Piano piano insieme a lui faremo la conoscenza delle persone che
avevano in precedenza abitato la stanza e, cosa anche peggiore,
sentiremo la voce della stessa che ci spiega con calma che siamo in
guai talmente seri che l’unica via d’uscita risulterà essere in realtà,
solo un rimandare la definitiva permanenza oltre la vita nel pericoloso
postaccio.
Il film ha un ritmo ben congegnato e assicura una tensione costante
durante tutta la durata dell’esperienza di Mike nella stanza
incriminata. Essa è effettivamente una temibile approssimazione
dell’inferno, con tanto di sbalzi termici e quadri che cambiano di
continuo e ne invadono l’interno.
Le scene devono molto all’uso sapiente della computer grafica, che
senza strafare ne rende inquietante ogni angolo. Il plot è convincente
quanto basta a farci decidere di concedere la tanto sospirata
sospensione dell’incredulità che, di questi tempi molto pochi riescono
davvero a stimolare.
Del resto se è pur vero che King è molto amato dal cinema, a volte
questo amore è stato anche ricambiato e i fan, che complice una buona
regia hanno chiuso più volte un occhio di fronte a pellicole non
proprio fedeli, in questo caso non potranno lamentarsi. Qua siamo in
presenza di una trasposizione abbastanza fedele, solo leggermente
ampliata a favore di una rappresentazione che rendesse al meglio
l’inquietudine delle pagine da cui è tratta, pagine tra le più riuscite
degli ultimi anni di un autore per la verità assai bravo, ma
discontinuo in quanto a qualità.
Un mefistofelico Samuel Jackson, dismessi i panni del cacciatore di
serpenti di alta quota e quelli del predicatore del sud che redime una
Christina Ricci assai lasciva, accoglie Mike e lo stupefatto spettatore
con uno sguardo di quelli che inceneriscono e con l’affabilità di chi
sottintende una conoscenza soprannaturale degli eventi.
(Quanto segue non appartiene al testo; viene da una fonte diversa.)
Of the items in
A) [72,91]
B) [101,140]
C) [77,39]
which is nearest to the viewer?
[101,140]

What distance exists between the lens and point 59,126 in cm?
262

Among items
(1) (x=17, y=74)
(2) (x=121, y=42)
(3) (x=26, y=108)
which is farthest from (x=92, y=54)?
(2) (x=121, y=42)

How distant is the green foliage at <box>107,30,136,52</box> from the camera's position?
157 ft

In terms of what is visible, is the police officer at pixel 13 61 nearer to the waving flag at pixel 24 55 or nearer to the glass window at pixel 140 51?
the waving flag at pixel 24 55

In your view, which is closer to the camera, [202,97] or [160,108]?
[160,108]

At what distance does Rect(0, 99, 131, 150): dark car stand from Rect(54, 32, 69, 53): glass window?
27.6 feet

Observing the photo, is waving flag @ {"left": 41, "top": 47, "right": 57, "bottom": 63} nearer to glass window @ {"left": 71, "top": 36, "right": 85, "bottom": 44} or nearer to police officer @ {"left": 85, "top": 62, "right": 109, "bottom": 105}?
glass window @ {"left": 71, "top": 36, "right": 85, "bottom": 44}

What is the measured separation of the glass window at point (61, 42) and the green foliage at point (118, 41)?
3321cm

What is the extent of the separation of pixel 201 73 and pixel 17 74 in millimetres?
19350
La compostezza
con cui parla e nel contempo ammicca al povero sciocco cacciatore di
fantasmi di carta, risulta decisamente più inquietante di tutte le
invettive e le pistolettate che solitamente siamo abituati a vedergli
lanciare. John Cusack per la prima volta bravo sul serio, ci rende
partecipi del dramma attraverso una misurata disperazione che cresce di
pari passo con la nostra e la sua percezione che questa volta ci siamo
davvero, i fantasmi esistono.
La regia è molto misurata, e rende con grande onestà la progressiva
spersonalizzazione ad opera della stanza del povero Mike, inducendo più
di un momento di identificazione nel coinvolto spettatore.
Consigliatissimo ai fans del re e a tutti gli amanti delle storie
soprannaturali narrate con gusto e sostenute da una buona recitazione.